(May 12, 2016 at 10:09 pm)Rhythm Wrote: I'm not sure what the word belief is doing there in reference to the big bang, nor do I see why the things you listed follow from a belief or acceptance of the big bang.
The idea is to separate an eternal universe, in which you can never really say the chicken comes before the egg, to establish a beginning. If there's a beginning, then none of the structures (like DNA) existed, but the formative principles allowing for DNA did.
Quote:Meh, then we don't agree, and you don't accept the explanations we have for the number of digits we have on our limbs, which is more than just dna but still just a collection of materialist propositions- but it's difficult to see why.In this case an explanation is an idea about causality. Does DNA cause a human to exist? Yes, kind of, but ultimately, it's just part of an organic process. Does evolution itself even exist, or is it just a description of a state in which chaotic systems lead to un-chaotic structures?
My take on it is that given a sufficiently "pure" chaotic environment, there's a kind of determinism. Lurking behind all that grey goo is the inevitability that certain forms will eventually arise. Clearly, there's no such thing as a fish in that context, but it seems to me that fish are inevitable-- maybe not in the sense of Earth-bound species with specific DNA, but in the sense that where there is a planet of a particular gravity, chemical makeup, etc. something which is propelled by fins, and which takes in nutrients through a mouth and expresses it through an anus, is inevitable-- because that's how life in water works.
Quote:[quote]I'm talking about physical idealism, which is the relationship of material and supervenient forms, with certain templates or formative factors being called "ideas." So I'm fine with what you just said.
Liquid water is a material substance (as are bio-chemical pathways, fins...and scales). Here again the material is being referenced, not an idea or immaterial principle.
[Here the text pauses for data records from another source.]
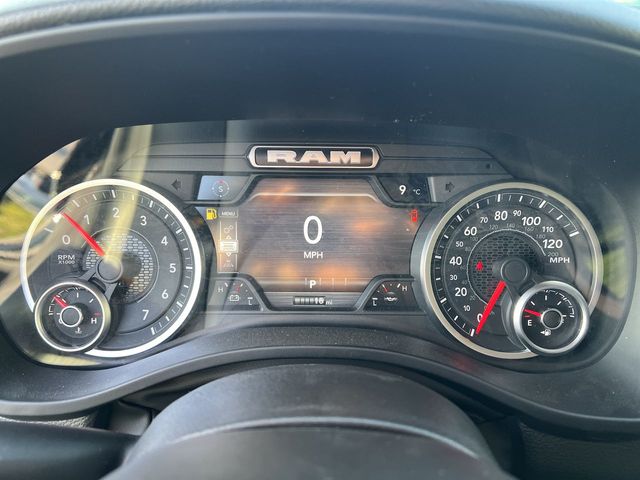 Thumbnail: 2026 RAM 1500 - 17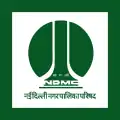 Flag of New Delhi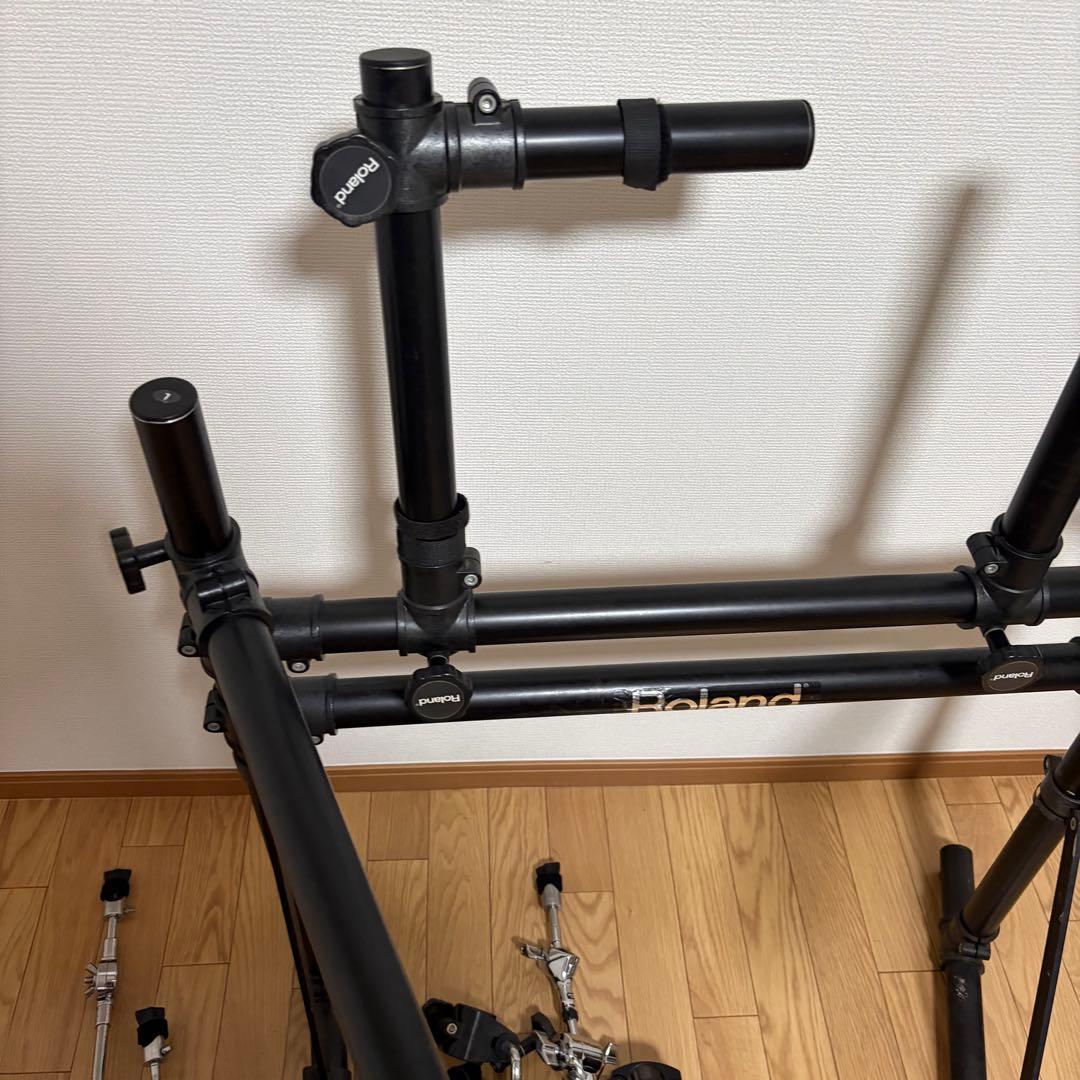 Roland Drum Stands V-Drums Td-17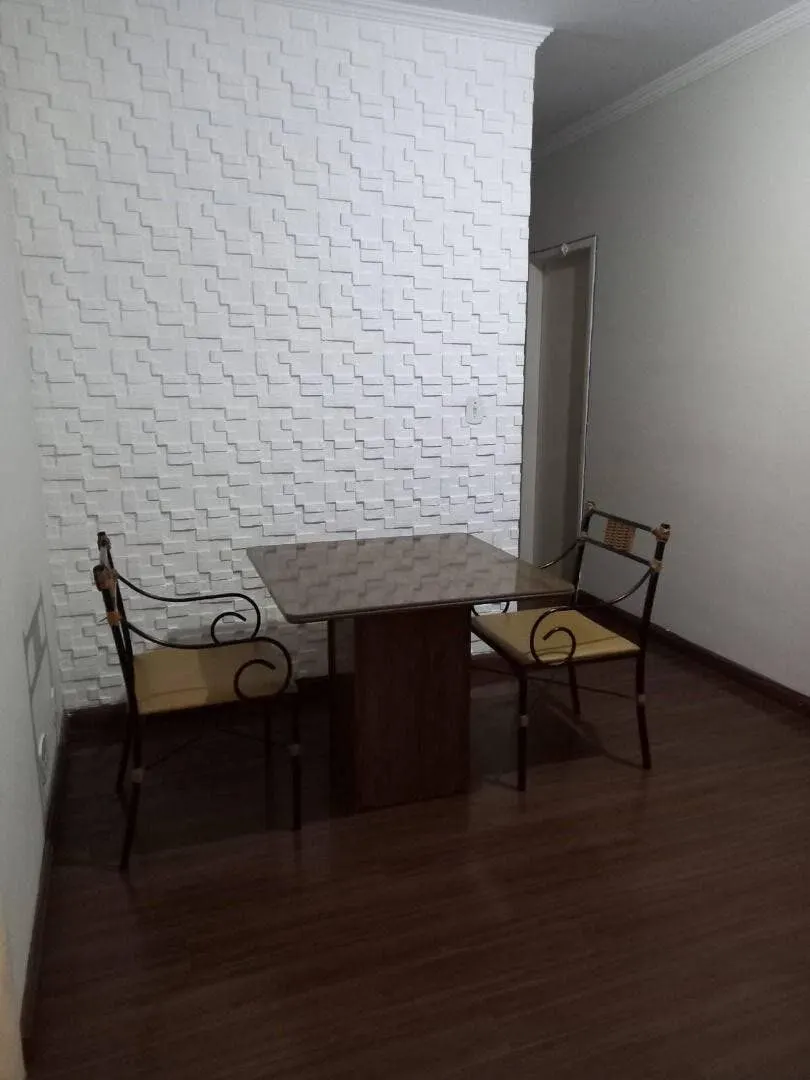 Foto 7 de Apartamento de 3 quartos (1 suíte) com planejados e área de churrasco, Novo Horizonte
Quote:You are -absolutely- disputing the mechanisms we currently point to when you talk about features driving evolution rather than environment and genetics. In any case, genetic code, like water above, is a material substance..so I don't see where idealism comes in except after materialism is done doing all the explaining. DNA -is- thought of as a carrier of information..of material interactions and histories. Just as before, it's senseless to point to necessarily materialistic propositions and then dispute the material, or claim that they somehow affirm the immaterial. Stolen....concepts. Good luck figuring something out about idealism or a world in which the material is an expression of an idea by pointing to an endless litany of material interactions and substances.
You aren't arguing against my ideas. Either I haven't exlained them clearly enough yet, or you are weighed down with assumptions from our previous conversations.
The "material interactions and histories" are what I've called "statistical moments."
And please stop saying "stolen concepts" all the time. Let's just assume that whatever I say, about anything at all, you'll drop those words in there somewhere, and get down to talking about what I've actually said than whatever it is you are arguing about.